Ricambiò l’abbraccio che le diede, sforzandosi di sorridere; non amava esternare i suoi sentimenti. Era fatta così, uguale a suo padre, dal quale aveva preso anche il carattere ostinato e l’immenso cuore.
«Vi riavvicinerete, devi credermi,» le disse Eichi baciandola sulla fronte.
Lei lo guardò stringendo gli occhi. «Disse colui che ancora è nelle sue grazie…,» invidiava il loro rapporto.
La risata cristallina di suo marito riempì la stanza ma lei lo scacciò con un gesto della mano, come se dovesse spostare un insetto fastidioso, anche se non riuscì a rimanere seria.
«Vado a controllare quante ore ci vorranno ancora alla nostra principessa per decidere di essere presentabile,» prese la sua borsa e uscì dalla stanza seguita dal marito.
«Vi aspetto nella Hall, c’è ancora tempo per il treno. Dalle un po’ di tregua,» le disse Eichi mentre prendevano direzioni opposte.
Mentre percorreva il corridoio che l’avrebbe portata alla stanza di sua figlia, pensò a quanto tempo fosse passato dall’ultima volta che aveva visto sua madre, erano trascorsi già sei mesi. Non erano mai state lontane per così tanto tempo. Le mancava. Le mancavano il suono confortante della sua voce, i suoi occhi profondi e la sua calma, la calma che aveva portato via con sé.
Ripensò a quando suo padre era ancora vivo, la loro era una grande famiglia, oltre a loro tre, c’erano suo padre e sua madre e cinque anni prima, anche la tata di sua madre, Kiki Matsuda, che viveva con loro. Ora la famiglia Harada si era ridotta a tre soli membri e in realtà di Harada era rimasta solo lei, giacché la figlia aveva scelto di portare solo il cognome di Eichi, Aoki.

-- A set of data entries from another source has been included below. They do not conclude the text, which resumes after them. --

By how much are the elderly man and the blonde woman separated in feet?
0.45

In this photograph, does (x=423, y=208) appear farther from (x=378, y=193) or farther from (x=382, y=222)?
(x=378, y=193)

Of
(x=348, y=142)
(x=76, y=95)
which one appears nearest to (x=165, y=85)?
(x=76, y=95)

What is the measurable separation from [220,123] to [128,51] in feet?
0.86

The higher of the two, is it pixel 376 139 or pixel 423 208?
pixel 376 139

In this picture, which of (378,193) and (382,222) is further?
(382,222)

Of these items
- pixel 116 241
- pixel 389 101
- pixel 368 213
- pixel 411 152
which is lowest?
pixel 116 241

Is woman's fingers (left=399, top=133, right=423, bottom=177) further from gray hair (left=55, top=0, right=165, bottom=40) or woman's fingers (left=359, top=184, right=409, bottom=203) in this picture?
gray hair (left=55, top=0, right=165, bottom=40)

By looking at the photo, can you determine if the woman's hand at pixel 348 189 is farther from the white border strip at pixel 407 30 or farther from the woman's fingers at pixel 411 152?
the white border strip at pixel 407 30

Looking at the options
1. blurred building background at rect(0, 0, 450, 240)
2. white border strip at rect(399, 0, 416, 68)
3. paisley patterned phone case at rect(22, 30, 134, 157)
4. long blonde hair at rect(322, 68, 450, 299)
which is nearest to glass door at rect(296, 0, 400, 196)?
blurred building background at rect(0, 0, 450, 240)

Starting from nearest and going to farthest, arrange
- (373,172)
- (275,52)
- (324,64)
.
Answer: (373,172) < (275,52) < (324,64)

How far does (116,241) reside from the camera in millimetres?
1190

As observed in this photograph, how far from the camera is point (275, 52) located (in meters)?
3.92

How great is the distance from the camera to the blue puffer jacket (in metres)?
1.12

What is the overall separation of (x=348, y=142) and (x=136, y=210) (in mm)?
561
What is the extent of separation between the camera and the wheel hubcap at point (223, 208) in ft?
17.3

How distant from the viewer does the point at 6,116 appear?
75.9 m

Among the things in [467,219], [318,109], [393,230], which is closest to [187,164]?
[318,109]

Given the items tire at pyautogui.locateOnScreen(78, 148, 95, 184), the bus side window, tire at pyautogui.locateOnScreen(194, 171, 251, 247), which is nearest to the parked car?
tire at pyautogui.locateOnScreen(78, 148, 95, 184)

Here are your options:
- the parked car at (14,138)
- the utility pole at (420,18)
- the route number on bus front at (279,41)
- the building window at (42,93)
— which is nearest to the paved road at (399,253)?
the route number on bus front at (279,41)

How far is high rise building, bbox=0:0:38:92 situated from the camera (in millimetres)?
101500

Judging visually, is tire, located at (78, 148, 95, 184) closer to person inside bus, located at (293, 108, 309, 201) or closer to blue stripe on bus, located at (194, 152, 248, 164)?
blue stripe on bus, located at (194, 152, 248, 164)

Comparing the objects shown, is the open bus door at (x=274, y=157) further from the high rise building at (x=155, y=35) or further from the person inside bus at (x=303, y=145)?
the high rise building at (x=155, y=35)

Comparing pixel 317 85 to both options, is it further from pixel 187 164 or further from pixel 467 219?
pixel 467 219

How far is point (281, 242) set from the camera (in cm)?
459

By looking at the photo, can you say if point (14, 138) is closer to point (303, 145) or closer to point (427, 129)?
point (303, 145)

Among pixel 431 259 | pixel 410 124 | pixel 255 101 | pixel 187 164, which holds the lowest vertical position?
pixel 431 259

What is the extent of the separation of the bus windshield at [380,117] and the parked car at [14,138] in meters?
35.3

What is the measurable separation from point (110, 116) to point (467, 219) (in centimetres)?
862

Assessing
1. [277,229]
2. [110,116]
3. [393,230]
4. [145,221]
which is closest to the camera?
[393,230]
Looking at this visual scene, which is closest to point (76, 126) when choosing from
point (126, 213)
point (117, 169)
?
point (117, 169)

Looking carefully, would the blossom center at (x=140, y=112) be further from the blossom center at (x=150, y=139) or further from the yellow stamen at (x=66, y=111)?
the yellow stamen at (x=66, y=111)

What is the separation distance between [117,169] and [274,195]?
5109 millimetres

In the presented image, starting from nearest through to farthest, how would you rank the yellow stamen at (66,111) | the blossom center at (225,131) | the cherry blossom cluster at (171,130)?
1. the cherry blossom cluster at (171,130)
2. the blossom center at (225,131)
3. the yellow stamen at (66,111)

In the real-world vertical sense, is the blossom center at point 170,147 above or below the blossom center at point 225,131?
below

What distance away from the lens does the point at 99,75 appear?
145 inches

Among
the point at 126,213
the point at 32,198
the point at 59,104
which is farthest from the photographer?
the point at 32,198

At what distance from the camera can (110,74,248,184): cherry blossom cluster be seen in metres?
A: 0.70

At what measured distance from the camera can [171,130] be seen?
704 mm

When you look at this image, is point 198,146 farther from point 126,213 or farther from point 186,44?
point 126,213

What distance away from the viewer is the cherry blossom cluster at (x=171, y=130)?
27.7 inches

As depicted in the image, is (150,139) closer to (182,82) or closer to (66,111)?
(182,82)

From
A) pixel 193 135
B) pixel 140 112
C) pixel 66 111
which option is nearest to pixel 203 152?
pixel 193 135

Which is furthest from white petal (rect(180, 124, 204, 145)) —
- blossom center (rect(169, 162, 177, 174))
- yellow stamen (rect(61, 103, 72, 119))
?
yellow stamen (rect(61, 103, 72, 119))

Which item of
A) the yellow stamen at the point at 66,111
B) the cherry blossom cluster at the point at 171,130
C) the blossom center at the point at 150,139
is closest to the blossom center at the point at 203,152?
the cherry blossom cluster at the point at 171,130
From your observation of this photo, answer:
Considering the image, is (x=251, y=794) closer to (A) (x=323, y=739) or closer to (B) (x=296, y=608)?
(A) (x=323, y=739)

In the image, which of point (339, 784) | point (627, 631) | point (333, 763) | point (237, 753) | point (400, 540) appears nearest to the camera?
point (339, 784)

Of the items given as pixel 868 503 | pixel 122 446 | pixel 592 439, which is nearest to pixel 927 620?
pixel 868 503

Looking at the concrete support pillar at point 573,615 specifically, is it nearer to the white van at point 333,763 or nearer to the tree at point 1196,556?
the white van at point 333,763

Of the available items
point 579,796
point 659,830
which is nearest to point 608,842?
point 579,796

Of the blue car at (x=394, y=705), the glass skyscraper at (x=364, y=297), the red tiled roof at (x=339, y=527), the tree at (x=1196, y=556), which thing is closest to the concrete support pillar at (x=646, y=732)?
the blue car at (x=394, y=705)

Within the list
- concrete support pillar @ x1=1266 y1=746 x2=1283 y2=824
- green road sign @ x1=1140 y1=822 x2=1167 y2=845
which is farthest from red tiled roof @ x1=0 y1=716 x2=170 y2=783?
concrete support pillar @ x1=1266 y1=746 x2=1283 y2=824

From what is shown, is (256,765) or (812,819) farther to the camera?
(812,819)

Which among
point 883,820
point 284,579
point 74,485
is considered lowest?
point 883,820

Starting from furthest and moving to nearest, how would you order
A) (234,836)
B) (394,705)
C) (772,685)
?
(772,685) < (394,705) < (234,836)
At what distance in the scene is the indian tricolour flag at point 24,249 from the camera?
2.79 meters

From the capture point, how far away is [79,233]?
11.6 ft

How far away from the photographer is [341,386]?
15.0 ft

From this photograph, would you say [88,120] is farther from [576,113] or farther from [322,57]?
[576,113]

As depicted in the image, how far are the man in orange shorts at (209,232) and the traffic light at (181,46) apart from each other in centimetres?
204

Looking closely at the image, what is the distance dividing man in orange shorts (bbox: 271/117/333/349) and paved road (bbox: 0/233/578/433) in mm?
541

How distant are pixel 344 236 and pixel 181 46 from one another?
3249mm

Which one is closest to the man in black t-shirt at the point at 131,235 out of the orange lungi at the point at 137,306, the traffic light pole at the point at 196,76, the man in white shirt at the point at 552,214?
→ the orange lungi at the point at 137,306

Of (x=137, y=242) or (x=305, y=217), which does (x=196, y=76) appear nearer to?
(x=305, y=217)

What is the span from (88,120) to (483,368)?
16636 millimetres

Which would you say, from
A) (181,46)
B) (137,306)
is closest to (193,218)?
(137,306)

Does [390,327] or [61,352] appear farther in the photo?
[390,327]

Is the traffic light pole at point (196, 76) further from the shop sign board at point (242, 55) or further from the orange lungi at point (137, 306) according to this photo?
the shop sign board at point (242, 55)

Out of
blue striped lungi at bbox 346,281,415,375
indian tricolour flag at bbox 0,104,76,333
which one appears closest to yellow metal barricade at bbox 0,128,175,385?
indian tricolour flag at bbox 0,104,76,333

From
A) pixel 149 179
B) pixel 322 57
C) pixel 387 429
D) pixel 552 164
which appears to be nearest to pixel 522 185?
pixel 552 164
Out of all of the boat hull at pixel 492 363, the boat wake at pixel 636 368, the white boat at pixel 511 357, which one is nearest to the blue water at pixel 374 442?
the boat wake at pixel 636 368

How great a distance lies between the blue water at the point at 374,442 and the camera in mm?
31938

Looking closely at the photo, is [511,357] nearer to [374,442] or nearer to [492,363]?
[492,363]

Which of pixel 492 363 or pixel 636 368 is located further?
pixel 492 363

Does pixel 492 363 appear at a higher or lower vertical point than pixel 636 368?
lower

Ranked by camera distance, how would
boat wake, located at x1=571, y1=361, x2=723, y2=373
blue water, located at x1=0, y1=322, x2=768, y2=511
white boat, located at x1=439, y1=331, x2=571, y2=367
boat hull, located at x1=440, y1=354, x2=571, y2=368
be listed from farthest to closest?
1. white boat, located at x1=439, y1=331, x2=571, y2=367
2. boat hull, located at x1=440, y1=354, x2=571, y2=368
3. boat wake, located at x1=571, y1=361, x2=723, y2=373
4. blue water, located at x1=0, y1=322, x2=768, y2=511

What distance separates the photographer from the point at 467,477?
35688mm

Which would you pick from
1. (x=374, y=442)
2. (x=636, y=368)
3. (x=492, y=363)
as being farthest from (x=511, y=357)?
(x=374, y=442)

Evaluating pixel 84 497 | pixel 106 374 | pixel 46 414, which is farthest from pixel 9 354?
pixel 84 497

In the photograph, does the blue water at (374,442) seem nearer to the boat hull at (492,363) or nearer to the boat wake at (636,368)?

Fatto sta che, a pochi mesi dalla morte di suo padre, sua madre aveva deciso di andare a vivere nella tenuta del maestro Hitomaro Itō, in mezzo alle piantagioni sterminate di tè verde. Probabilmente per coltivare nel suo cuore il ricordo del marito, poiché proprio in quel villaggio era nato il loro amore.
Spalancò la porta della camera di sua figlia, trovandola vestita di tutto punto e come sempre attaccata al suo smartphone. Stava chattando con qualcuno, sicuramente con Azumamaro pensò. Appena la vide prese la borsa e uscì dalla stanza, e lei la seguì scuotendo il capo.
«Otōsan ci aspetta nella Hall per accompagnarci in stazione,» le disse mentre camminavano spedite verso l’ascensore privato.
Sua figlia annuì, senza distogliere neppure un istante gli occhi dal suo prezioso smartphone. Questo la irritò a tal punto che stava per esplodere, ma proprio nel momento in cui le parole di rimprovero stavano per uscire dalla sua bocca, Chiyo alzò gli occhi, le sorrise e infilò l’apparecchio dentro la borsa.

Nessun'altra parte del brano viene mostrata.